## start PROVIDED DATA

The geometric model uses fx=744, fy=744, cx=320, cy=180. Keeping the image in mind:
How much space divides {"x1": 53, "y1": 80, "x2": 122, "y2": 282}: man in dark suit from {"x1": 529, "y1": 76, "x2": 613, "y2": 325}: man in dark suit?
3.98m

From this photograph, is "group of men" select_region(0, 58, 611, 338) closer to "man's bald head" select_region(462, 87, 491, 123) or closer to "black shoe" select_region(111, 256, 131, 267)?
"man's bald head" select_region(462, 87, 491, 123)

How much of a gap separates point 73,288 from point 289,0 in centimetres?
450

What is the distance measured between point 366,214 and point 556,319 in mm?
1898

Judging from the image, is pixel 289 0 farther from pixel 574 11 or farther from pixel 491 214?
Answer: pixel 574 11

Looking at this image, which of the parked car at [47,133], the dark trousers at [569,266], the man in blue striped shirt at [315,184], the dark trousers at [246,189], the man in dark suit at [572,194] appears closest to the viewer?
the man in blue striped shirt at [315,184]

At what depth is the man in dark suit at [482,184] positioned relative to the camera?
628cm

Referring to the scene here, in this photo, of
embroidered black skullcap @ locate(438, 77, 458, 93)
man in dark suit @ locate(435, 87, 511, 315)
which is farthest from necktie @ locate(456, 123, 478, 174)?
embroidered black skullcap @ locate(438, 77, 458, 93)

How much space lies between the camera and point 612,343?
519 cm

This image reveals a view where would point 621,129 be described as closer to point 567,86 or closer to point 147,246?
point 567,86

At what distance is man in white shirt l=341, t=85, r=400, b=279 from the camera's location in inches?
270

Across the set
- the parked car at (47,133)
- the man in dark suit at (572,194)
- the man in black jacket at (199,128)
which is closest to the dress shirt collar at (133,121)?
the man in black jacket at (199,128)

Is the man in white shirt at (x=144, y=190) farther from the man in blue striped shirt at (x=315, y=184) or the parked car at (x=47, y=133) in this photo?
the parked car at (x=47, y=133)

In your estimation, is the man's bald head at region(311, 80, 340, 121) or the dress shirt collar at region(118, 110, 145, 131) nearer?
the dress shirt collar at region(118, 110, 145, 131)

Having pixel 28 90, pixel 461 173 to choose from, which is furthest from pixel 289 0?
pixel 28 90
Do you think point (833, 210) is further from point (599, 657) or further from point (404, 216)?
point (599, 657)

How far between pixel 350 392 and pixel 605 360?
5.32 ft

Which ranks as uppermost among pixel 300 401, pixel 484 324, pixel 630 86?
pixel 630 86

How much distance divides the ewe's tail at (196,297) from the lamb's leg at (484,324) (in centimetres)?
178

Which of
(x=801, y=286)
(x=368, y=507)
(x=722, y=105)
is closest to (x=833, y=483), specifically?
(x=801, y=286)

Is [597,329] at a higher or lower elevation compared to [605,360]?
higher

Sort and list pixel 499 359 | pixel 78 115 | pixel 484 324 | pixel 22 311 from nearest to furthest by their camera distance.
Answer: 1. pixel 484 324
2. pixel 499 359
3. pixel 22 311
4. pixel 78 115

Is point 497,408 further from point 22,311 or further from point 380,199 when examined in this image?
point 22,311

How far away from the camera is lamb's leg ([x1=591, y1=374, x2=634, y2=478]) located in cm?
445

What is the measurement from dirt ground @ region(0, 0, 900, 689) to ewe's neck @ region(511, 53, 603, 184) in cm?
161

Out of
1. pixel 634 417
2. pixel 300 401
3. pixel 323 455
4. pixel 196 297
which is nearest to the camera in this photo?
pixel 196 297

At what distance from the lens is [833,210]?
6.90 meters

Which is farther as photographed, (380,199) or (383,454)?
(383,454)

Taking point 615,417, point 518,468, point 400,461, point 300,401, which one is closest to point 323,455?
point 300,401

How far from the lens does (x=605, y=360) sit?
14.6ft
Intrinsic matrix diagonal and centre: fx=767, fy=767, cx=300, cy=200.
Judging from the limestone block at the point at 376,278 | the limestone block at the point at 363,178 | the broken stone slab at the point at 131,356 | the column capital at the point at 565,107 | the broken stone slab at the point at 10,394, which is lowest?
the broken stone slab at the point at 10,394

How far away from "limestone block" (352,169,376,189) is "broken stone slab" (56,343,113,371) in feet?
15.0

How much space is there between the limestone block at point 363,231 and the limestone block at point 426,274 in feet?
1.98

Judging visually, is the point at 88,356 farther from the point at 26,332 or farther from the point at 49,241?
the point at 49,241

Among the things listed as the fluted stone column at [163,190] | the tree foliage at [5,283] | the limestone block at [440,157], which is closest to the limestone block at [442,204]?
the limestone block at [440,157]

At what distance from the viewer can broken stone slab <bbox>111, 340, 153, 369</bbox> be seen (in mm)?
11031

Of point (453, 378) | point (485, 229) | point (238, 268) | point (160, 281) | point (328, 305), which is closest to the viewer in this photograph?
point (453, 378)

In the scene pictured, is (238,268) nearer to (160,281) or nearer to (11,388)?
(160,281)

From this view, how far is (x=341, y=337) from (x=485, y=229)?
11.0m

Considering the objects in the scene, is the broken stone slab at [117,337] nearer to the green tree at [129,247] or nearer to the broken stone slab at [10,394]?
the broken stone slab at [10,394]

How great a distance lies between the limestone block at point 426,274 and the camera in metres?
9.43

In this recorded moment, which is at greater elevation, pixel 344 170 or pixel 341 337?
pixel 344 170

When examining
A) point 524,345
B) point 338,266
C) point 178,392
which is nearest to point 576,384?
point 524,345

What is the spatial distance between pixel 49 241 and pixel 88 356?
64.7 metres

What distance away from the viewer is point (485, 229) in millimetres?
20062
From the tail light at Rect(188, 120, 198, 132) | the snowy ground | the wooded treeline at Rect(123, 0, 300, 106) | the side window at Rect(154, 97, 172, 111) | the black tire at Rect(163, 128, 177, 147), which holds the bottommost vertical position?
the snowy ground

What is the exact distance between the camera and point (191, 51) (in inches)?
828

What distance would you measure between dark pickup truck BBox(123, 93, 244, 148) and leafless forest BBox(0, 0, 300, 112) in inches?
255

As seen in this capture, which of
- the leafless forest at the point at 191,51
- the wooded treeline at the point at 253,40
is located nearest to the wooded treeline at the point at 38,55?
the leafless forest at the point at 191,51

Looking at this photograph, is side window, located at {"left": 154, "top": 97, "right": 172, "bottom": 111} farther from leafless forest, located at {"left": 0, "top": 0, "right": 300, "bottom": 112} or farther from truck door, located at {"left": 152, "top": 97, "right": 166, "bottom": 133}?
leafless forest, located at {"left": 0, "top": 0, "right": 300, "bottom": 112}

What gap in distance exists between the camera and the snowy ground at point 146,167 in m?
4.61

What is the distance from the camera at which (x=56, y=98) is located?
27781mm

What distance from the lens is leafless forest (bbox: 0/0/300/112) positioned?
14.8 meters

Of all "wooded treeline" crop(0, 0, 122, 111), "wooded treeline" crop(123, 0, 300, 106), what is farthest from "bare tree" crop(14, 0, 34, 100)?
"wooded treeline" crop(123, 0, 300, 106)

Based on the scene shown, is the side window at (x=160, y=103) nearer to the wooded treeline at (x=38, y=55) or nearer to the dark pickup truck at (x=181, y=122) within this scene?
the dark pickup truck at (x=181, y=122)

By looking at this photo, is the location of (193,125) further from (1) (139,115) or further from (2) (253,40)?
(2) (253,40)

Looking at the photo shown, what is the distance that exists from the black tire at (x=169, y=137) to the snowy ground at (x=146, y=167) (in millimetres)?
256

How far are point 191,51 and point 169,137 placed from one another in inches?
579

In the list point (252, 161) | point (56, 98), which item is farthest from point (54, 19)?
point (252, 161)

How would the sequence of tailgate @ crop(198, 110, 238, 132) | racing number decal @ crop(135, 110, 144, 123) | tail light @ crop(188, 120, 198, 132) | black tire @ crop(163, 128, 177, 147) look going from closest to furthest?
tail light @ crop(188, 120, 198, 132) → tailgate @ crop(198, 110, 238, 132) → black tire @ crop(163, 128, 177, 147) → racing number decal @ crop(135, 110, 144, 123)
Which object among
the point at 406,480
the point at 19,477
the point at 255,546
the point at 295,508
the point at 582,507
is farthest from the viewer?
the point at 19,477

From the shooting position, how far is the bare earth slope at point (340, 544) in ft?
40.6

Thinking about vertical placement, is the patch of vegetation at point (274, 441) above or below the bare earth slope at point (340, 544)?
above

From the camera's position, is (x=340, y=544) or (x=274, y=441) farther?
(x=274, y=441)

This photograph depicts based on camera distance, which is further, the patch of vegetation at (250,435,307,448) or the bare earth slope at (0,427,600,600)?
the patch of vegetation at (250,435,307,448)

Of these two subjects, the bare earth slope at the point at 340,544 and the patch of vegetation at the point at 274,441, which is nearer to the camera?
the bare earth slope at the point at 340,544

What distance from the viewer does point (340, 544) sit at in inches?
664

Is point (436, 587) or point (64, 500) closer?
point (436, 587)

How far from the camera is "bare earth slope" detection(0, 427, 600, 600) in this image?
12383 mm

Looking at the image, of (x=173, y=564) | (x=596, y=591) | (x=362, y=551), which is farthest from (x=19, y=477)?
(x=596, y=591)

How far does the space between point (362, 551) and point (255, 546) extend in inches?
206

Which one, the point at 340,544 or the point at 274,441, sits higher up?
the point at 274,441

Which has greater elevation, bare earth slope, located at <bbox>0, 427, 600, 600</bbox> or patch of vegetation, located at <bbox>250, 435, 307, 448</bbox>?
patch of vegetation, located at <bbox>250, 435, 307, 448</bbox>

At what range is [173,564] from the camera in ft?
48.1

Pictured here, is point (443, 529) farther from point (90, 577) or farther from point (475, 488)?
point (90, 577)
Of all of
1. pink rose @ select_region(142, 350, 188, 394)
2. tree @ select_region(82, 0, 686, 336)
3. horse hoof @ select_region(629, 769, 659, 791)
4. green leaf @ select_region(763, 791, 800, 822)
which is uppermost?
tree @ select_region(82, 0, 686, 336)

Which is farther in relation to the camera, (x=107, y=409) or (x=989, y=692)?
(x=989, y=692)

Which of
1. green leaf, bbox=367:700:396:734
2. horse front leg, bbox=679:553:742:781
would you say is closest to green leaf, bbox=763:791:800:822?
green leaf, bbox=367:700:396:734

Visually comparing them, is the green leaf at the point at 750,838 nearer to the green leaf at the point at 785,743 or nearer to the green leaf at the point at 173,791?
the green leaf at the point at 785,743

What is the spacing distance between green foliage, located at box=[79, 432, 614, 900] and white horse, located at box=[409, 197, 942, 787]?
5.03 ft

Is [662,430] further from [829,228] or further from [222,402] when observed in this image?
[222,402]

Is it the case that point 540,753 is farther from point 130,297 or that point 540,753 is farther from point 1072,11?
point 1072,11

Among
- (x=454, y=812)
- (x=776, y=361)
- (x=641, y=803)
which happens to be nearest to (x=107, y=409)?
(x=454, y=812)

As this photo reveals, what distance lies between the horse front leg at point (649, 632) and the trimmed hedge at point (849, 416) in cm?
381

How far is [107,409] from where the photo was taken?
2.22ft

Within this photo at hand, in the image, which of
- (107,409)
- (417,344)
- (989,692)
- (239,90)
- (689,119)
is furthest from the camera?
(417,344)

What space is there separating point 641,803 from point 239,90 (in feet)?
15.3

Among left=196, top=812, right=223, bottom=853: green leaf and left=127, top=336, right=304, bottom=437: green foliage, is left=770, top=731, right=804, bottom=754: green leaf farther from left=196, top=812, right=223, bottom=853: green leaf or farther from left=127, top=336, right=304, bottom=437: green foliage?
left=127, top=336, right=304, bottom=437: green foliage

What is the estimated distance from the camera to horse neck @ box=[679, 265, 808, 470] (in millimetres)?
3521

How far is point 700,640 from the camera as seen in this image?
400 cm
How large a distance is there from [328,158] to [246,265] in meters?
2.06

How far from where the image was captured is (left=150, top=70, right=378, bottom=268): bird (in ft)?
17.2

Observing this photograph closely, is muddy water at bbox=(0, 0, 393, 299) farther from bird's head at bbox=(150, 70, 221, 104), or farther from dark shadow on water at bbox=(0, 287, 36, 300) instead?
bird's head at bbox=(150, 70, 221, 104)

## end PROVIDED DATA

(PROBLEM STATEMENT) Recast the lines from the one containing "Within this photo" up to and including the last line of the data as a JSON list of strings, one string per line, with blank lines left out.

(PROBLEM SOLUTION)
[
  "Within this photo at hand, in the image, which of",
  "- (107,409)",
  "- (417,344)",
  "- (989,692)",
  "- (239,90)",
  "- (689,119)",
  "is furthest from the camera?",
  "(417,344)",
  "What space is there separating point 641,803 from point 239,90 (in feet)?",
  "15.3",
  "Among left=196, top=812, right=223, bottom=853: green leaf and left=127, top=336, right=304, bottom=437: green foliage, is left=770, top=731, right=804, bottom=754: green leaf farther from left=196, top=812, right=223, bottom=853: green leaf or farther from left=127, top=336, right=304, bottom=437: green foliage?",
  "left=127, top=336, right=304, bottom=437: green foliage",
  "What is the estimated distance from the camera to horse neck @ box=[679, 265, 808, 470] (in millimetres)?",
  "3521",
  "How far is point 700,640 from the camera as seen in this image?",
  "400 cm",
  "How large a distance is there from [328,158] to [246,265] in meters?",
  "2.06",
  "How far from where the image was captured is (left=150, top=70, right=378, bottom=268): bird (in ft)?",
  "17.2",
  "Observing this photograph closely, is muddy water at bbox=(0, 0, 393, 299) farther from bird's head at bbox=(150, 70, 221, 104), or farther from dark shadow on water at bbox=(0, 287, 36, 300) instead?",
  "bird's head at bbox=(150, 70, 221, 104)"
]